Active Exploration for Real-Time Haptic Training
Jake Ketchum, Ahalya Prabhakar, Todd D. Murphey

TL;DR
This paper introduces an active learning method for real-time tactile perception training in robots, using entropy-based exploration and ergodic control to efficiently learn perceptual models from tactile scenes.
Contribution
It presents a novel active exploration framework that improves tactile perceptual model training efficiency and identifies salient tactile scene features in real-time.
Findings
Models trained with active exploration outperform random data collection.
Entropy maps highlight high-salience regions in tactile scenes.
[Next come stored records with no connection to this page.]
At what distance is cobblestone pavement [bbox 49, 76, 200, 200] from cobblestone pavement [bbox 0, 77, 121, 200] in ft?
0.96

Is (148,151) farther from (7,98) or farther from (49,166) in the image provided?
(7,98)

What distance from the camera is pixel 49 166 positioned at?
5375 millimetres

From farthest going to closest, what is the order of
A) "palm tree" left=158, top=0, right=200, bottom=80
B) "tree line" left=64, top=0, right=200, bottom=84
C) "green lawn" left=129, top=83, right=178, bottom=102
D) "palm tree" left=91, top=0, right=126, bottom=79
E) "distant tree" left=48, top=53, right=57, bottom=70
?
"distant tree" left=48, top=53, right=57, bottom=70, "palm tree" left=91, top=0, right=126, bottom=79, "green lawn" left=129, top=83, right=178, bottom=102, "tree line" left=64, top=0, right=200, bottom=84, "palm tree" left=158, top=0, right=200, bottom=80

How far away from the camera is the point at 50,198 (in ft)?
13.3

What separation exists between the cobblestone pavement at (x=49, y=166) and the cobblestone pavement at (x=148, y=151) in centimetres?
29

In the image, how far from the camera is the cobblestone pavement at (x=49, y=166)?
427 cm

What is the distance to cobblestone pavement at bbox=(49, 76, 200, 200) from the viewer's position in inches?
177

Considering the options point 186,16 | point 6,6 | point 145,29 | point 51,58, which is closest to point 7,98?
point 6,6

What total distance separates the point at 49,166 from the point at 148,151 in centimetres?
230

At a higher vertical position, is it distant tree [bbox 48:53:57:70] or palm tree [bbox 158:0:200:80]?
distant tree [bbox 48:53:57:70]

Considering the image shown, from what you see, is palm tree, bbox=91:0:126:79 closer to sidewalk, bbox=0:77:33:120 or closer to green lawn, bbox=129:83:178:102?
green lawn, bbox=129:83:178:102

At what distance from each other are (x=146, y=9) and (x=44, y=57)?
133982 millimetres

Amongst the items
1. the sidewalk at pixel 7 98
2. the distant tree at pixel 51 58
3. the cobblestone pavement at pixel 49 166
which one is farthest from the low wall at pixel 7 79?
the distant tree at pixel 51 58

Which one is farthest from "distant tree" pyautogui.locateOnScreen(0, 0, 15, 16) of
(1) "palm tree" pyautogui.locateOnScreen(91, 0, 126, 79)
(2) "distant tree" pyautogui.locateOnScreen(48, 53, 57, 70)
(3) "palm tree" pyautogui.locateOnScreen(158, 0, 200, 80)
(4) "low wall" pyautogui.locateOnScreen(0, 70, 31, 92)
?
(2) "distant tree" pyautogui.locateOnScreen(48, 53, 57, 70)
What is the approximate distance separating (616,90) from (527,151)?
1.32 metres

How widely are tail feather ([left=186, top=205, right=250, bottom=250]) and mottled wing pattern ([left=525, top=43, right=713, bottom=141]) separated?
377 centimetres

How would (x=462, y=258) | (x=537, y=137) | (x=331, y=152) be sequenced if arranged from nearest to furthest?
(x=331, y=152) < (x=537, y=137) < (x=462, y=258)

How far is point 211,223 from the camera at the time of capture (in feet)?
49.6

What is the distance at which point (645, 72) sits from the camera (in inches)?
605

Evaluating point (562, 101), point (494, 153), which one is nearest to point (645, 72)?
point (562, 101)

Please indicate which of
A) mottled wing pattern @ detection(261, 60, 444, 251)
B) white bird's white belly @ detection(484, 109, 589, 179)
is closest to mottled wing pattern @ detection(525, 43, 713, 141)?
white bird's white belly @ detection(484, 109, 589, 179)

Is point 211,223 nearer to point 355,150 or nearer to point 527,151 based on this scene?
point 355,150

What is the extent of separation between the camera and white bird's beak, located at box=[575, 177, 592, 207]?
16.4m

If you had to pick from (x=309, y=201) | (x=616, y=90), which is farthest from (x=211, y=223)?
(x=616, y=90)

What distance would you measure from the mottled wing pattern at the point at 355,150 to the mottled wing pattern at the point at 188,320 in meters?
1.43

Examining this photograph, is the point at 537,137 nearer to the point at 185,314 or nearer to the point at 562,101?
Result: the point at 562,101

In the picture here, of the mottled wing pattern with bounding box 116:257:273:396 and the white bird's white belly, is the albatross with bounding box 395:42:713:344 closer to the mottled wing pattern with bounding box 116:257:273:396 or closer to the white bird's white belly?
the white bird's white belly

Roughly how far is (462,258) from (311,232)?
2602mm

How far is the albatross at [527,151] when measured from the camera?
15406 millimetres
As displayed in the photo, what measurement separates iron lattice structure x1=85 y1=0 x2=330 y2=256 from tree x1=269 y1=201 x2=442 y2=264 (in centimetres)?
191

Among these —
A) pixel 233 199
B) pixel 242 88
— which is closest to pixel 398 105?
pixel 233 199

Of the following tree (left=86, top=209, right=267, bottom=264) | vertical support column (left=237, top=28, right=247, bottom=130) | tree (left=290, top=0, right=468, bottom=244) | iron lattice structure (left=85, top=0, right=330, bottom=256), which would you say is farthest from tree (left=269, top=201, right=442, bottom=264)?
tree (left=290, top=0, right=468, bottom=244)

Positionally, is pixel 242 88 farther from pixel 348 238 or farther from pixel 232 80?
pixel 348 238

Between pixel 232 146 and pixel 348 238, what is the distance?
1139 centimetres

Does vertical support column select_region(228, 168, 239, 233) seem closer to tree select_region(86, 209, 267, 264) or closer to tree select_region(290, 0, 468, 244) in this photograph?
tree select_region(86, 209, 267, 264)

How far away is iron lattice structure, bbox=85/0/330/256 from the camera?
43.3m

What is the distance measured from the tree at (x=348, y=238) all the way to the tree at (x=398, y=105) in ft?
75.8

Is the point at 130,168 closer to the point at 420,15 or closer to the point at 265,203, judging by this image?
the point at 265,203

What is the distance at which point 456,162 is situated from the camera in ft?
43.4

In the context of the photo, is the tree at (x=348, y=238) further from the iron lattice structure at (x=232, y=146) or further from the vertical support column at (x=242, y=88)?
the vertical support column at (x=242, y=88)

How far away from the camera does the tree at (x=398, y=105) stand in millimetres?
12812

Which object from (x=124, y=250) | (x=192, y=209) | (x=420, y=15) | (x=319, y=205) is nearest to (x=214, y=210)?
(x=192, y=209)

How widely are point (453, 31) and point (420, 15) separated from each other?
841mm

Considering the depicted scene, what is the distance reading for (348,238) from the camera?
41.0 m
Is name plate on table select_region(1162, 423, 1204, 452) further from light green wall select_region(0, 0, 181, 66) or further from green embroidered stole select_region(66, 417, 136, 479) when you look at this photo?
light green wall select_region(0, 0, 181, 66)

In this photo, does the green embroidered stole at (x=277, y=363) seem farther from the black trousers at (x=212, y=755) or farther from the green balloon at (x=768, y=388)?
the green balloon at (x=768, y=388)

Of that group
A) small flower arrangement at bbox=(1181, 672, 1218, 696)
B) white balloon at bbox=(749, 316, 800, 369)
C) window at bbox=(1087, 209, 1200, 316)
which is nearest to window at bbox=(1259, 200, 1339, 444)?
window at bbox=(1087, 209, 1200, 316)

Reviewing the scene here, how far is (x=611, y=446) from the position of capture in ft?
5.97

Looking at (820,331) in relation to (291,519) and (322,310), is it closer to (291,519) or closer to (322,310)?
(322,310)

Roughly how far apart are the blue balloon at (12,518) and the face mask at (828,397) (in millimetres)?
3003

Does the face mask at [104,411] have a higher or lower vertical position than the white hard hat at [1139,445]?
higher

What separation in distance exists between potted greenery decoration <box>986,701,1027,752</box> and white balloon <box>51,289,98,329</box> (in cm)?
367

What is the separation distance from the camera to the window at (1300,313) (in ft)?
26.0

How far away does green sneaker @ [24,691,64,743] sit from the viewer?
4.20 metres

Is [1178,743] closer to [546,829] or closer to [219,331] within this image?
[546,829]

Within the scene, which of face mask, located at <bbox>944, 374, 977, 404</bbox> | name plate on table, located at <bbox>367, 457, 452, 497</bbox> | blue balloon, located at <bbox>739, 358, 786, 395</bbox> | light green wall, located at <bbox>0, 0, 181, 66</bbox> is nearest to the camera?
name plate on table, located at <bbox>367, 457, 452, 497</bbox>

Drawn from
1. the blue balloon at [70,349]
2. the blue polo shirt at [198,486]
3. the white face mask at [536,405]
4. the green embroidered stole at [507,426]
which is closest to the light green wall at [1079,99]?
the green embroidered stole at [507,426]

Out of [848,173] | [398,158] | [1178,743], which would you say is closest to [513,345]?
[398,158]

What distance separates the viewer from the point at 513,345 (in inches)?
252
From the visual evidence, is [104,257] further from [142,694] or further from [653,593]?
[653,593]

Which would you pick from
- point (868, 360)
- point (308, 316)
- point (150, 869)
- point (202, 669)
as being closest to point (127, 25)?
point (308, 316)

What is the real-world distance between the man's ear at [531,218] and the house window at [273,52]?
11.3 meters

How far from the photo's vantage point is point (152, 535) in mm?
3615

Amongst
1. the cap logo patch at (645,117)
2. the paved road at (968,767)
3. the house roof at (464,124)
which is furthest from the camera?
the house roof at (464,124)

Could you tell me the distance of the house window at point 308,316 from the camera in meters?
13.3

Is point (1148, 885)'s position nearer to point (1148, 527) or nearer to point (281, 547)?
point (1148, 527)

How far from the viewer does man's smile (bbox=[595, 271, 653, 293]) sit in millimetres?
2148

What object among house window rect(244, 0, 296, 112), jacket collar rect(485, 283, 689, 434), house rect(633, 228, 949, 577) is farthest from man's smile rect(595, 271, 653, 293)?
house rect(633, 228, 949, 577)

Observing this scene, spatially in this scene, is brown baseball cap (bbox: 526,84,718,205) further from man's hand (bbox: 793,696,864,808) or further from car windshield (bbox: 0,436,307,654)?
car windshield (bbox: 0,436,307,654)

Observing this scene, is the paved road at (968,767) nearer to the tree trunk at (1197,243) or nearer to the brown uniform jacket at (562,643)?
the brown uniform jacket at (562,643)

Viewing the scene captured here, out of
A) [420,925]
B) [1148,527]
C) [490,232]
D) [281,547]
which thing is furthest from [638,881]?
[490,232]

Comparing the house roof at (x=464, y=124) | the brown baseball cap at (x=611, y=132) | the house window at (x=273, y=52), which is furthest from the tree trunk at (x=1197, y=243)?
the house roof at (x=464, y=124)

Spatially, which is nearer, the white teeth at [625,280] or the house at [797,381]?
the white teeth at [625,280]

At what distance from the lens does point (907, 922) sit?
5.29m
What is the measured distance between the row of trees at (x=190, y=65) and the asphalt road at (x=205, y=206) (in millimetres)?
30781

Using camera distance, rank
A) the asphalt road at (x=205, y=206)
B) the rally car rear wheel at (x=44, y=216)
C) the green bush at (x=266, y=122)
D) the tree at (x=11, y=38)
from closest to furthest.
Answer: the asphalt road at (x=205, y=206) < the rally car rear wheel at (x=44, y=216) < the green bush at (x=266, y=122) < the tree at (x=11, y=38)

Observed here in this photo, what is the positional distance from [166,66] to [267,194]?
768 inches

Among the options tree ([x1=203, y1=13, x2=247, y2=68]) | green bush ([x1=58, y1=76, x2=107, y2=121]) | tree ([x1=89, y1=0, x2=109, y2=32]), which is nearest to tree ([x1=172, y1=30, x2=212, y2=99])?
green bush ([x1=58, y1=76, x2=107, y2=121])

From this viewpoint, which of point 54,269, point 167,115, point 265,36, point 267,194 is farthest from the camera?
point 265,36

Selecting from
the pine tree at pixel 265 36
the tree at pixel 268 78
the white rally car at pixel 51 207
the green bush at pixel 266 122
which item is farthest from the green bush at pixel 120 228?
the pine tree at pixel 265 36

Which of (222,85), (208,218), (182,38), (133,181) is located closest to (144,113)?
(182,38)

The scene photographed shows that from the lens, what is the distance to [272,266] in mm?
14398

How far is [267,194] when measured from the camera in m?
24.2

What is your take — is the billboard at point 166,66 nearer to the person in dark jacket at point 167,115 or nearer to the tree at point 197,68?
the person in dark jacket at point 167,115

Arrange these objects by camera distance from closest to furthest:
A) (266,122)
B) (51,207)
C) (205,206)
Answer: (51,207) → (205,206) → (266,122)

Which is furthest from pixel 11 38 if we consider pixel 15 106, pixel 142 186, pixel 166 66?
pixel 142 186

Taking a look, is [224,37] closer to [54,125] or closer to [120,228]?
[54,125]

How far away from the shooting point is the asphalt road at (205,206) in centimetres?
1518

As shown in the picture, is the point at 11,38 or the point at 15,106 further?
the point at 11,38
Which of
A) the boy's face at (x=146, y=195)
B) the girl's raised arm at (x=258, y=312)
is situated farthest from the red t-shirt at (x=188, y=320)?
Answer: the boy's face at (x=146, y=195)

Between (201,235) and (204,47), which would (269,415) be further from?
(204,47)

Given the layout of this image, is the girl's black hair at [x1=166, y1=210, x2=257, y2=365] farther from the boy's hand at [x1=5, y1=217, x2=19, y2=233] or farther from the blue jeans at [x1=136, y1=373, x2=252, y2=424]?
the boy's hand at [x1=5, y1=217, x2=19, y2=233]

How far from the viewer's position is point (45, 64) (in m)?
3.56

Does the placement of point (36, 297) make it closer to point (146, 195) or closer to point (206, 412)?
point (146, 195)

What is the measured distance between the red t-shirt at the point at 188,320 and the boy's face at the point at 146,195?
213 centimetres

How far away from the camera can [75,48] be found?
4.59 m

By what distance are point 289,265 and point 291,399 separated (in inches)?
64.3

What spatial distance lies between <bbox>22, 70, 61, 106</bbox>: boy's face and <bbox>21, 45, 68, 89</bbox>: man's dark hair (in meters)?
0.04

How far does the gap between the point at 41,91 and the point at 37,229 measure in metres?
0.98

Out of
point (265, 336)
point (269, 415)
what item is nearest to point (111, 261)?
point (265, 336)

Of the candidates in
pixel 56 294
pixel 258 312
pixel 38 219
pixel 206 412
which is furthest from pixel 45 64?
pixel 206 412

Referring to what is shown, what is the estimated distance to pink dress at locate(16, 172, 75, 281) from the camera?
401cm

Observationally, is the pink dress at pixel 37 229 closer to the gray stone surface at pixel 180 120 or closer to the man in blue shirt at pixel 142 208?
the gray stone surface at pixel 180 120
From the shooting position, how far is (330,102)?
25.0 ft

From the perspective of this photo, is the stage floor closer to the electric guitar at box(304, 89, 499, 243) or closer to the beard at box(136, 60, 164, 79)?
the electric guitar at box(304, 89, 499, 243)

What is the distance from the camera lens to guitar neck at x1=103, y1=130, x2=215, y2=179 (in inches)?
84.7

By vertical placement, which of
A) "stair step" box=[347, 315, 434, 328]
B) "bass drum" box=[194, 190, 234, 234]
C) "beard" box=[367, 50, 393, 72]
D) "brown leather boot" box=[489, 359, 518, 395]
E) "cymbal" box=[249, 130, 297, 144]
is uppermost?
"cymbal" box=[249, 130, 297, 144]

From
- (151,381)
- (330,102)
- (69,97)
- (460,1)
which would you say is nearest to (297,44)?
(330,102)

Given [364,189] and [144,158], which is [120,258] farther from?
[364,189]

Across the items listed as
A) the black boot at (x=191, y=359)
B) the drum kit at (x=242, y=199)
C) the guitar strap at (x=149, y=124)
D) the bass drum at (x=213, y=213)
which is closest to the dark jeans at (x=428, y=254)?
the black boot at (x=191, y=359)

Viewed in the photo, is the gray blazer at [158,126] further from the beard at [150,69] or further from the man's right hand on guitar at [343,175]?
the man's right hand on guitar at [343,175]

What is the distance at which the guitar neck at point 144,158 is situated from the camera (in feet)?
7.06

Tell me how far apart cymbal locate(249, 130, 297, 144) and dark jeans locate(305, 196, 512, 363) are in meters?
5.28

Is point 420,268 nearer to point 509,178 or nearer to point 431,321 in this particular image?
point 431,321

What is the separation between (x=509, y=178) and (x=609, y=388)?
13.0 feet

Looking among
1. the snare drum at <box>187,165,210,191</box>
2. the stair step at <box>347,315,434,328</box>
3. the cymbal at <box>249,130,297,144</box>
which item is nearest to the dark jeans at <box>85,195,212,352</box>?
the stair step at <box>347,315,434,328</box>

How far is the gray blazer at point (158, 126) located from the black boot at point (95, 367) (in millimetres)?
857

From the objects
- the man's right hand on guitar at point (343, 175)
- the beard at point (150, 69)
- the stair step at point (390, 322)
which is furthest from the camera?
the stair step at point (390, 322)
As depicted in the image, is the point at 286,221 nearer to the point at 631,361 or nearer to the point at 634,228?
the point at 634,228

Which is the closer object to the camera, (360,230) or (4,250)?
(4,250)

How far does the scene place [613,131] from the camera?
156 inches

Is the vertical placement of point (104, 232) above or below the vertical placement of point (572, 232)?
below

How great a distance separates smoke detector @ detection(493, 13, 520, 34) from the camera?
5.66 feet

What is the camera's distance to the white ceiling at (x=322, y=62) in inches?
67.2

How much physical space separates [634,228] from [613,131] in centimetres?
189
Real-time training enables rapid tactile perception learning.
Abstract
Tactile perception is important for robotic systems that interact with the world through touch. Touch is an active sense in which tactile measurements depend on the contact properties of an interaction--e.g., velocity, force, acceleration--as well as properties of the sensor and object under test. These dependencies make training tactile perceptual models challenging. Additionally, the effects of limited sensor life and the near-field nature of tactile sensors preclude the practical collection of exhaustive data sets even for fairly simple objects. Active learning provides a mechanism for focusing on only the most informative aspects of an object during data collection. Here we employ an active learning approach that uses a data-driven model's entropy as an uncertainty measure and explore relative to that entropy conditioned on the sensor state variables. Using a coverage-based ergodic…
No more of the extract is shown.